A web crawler is responsible for discovering and downloading new pages on the Web as well as refreshing previously downloaded pages. During these operations, the crawler issues a large number of HTTP requests to web servers. These requests increase the energy consumption and carbon footprint of the web servers since computational resources are used while serving the requests. In this work, we introduce the problem of green web crawling, where the objective is to devise a page refresh policy that minimizes the total staleness of pages in the repository of a web crawler, subject to a constraint on the amount of carbon emissions due to the processing on web servers. For the case of one web server and one crawling thread, the optimal policy turns out to be a greedy one. At each iteration, the page to be refreshed is selected based on a metric that considers the page’s staleness, its size, and the greenness of the energy consumed at the web server premises.

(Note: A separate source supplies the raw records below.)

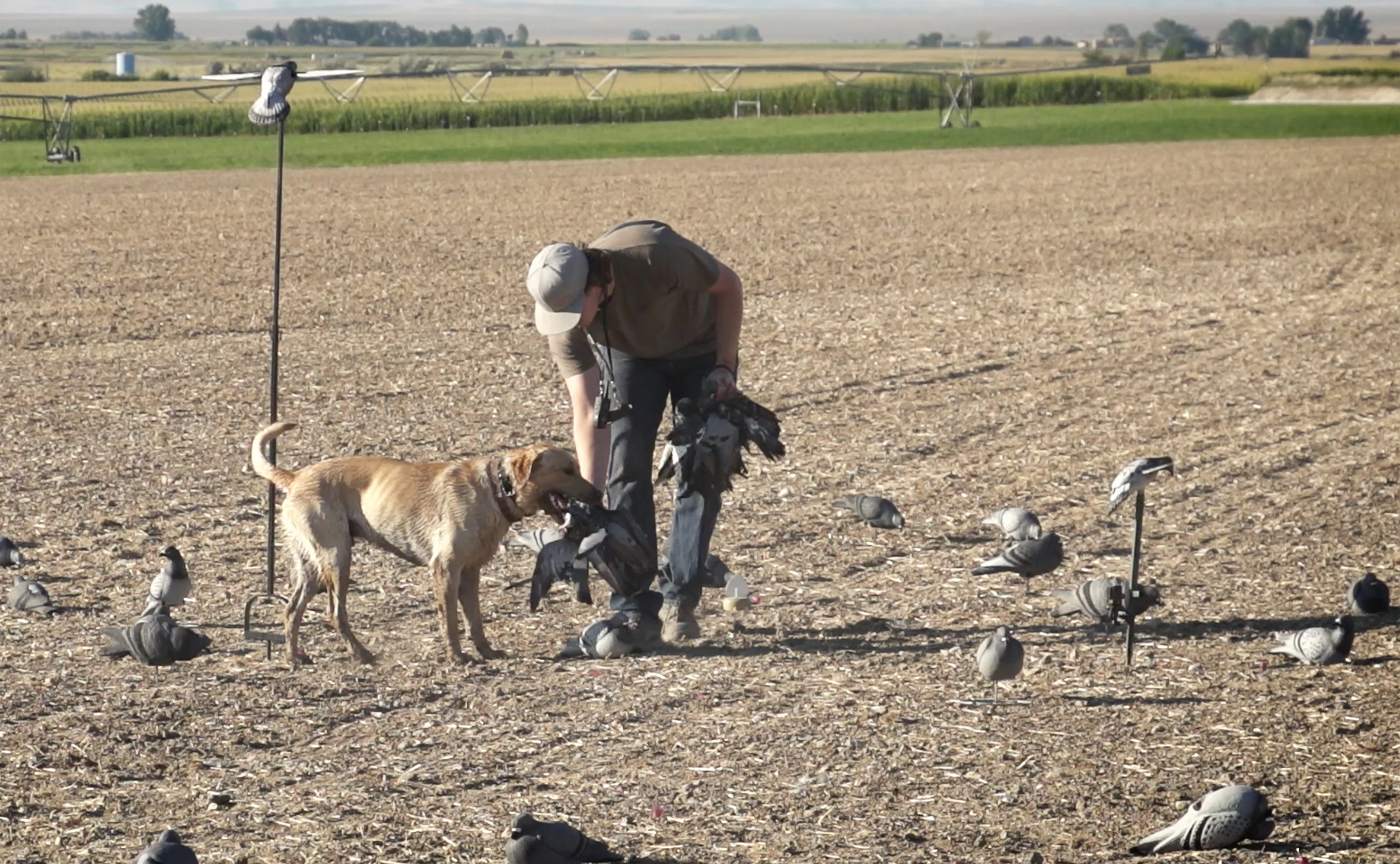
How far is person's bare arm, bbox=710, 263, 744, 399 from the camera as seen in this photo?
316 inches

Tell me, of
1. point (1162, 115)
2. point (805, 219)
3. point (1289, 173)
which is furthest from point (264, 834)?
point (1162, 115)

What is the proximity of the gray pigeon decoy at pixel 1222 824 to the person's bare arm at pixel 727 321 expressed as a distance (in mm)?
2932

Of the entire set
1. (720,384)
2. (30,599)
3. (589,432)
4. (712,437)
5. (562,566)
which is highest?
(720,384)

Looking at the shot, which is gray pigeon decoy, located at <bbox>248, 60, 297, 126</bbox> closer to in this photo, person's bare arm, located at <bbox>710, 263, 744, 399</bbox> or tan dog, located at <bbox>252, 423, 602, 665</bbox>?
tan dog, located at <bbox>252, 423, 602, 665</bbox>

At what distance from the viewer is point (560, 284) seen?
7.32 metres

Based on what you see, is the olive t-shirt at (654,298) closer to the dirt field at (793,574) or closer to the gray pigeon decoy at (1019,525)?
the dirt field at (793,574)

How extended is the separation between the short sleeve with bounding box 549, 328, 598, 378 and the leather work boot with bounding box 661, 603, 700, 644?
1196mm

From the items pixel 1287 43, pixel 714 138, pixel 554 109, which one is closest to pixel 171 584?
pixel 714 138

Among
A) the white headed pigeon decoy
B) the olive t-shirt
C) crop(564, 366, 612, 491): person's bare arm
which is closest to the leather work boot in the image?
crop(564, 366, 612, 491): person's bare arm

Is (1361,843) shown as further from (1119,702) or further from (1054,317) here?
(1054,317)

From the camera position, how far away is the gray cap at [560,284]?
289 inches

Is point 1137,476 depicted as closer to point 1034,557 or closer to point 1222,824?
point 1222,824

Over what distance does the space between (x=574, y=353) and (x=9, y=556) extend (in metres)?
3.41

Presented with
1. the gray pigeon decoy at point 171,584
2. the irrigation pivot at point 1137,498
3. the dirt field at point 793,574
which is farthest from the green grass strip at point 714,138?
the irrigation pivot at point 1137,498
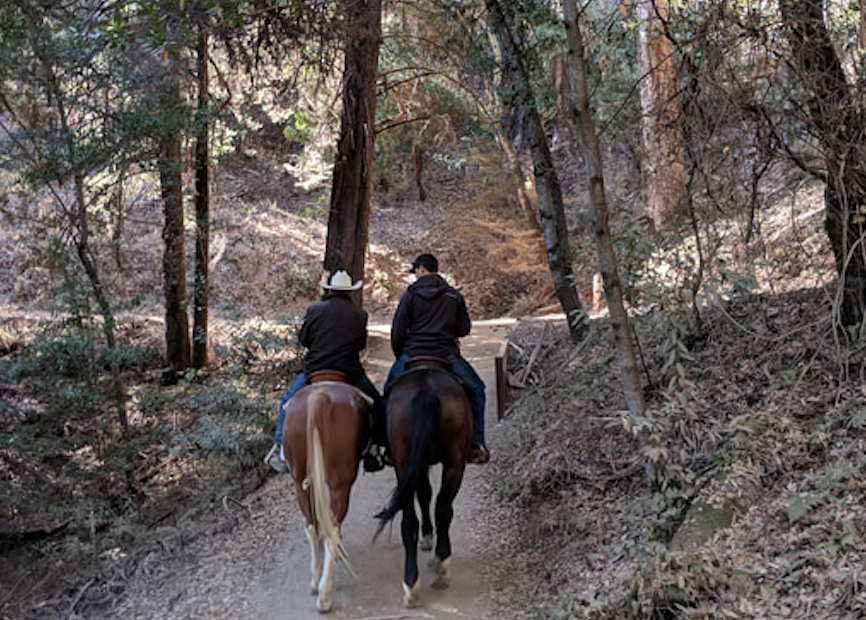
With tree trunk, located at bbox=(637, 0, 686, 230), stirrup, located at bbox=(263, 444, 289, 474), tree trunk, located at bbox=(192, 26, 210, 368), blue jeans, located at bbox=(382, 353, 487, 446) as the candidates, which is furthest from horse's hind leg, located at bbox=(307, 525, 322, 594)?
tree trunk, located at bbox=(637, 0, 686, 230)

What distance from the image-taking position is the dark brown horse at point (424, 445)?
20.3 feet

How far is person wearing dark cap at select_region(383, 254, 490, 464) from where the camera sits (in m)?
7.15

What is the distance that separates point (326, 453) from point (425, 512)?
4.44 feet

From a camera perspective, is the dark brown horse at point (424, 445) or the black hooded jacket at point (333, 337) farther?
the black hooded jacket at point (333, 337)

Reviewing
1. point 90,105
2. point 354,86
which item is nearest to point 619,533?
point 354,86

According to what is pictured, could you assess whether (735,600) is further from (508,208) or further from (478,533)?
(508,208)

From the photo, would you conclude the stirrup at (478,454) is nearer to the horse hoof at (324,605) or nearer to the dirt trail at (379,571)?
the dirt trail at (379,571)

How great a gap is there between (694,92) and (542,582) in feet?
15.3

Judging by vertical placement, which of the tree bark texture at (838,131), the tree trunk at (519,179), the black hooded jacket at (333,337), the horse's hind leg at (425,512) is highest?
the tree trunk at (519,179)

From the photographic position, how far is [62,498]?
11.1 m

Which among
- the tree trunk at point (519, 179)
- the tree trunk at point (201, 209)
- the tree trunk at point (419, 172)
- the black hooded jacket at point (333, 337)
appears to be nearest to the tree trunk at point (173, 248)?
Result: the tree trunk at point (201, 209)

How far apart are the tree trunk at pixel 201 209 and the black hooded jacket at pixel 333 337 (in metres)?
6.33

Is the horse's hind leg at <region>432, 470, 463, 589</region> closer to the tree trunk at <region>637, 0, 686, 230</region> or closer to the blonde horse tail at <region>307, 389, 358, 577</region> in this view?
the blonde horse tail at <region>307, 389, 358, 577</region>

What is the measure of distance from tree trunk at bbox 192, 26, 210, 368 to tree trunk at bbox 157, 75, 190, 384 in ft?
1.09
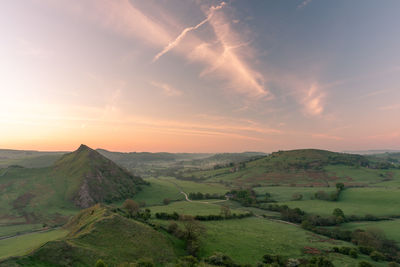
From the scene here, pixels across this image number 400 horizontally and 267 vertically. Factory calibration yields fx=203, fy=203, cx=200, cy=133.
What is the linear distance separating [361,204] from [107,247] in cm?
16361

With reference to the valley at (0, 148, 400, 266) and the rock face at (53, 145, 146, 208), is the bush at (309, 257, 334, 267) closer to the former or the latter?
the valley at (0, 148, 400, 266)

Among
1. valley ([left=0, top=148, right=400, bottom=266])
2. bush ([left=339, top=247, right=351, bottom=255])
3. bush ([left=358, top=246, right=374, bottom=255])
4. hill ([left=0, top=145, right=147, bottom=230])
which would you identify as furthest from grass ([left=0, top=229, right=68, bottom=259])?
bush ([left=358, top=246, right=374, bottom=255])

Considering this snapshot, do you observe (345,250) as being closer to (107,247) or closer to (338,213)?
(338,213)

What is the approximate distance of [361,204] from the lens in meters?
143

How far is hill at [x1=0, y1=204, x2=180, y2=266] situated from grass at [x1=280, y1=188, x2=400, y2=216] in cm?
10929

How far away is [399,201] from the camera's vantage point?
132 meters

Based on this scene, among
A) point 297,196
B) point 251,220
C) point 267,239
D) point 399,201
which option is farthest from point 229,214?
point 399,201

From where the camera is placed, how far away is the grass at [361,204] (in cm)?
12812

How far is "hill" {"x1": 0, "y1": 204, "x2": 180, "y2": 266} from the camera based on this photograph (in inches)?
2000

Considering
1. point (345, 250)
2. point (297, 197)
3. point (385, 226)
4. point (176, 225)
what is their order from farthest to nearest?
point (297, 197) < point (385, 226) < point (176, 225) < point (345, 250)

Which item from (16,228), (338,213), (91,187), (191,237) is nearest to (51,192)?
(91,187)

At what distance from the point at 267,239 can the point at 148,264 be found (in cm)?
5963

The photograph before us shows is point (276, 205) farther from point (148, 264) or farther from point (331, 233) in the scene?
point (148, 264)

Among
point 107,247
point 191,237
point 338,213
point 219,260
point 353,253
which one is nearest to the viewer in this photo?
point 107,247
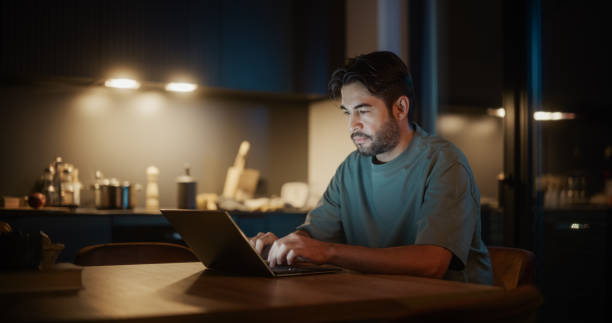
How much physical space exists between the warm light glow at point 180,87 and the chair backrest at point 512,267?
2.37m

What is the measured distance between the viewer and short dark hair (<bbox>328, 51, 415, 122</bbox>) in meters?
1.74

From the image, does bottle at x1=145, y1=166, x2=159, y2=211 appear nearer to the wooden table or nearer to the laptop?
the laptop

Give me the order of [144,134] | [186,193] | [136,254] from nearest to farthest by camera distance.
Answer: [136,254] < [186,193] < [144,134]

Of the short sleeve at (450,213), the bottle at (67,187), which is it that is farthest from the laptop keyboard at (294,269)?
the bottle at (67,187)

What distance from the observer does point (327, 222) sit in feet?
6.03

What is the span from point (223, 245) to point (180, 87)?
2456 millimetres

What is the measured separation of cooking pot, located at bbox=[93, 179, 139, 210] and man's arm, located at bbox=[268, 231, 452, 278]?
2.13 metres

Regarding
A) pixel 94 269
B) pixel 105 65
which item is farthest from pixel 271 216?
pixel 94 269

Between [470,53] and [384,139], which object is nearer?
[384,139]

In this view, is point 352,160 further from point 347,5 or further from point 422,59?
point 347,5

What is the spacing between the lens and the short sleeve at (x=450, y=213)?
1422mm

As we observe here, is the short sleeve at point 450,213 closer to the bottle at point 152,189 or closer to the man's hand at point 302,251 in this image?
the man's hand at point 302,251

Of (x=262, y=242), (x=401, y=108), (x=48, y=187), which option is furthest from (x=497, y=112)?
(x=48, y=187)

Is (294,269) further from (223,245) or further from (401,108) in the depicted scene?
(401,108)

We then extend the optimal policy to the cases of 1)  many servers; 2)  multiple threads; and 3)  pages with variable freshness requirements. We conduct simulations on a real data set that involves a large web server collection hosting around two billion pages. We present experimental results for the optimal page refresh policy as well as for various heuristics, in an effort to study the effect of different factors on performance.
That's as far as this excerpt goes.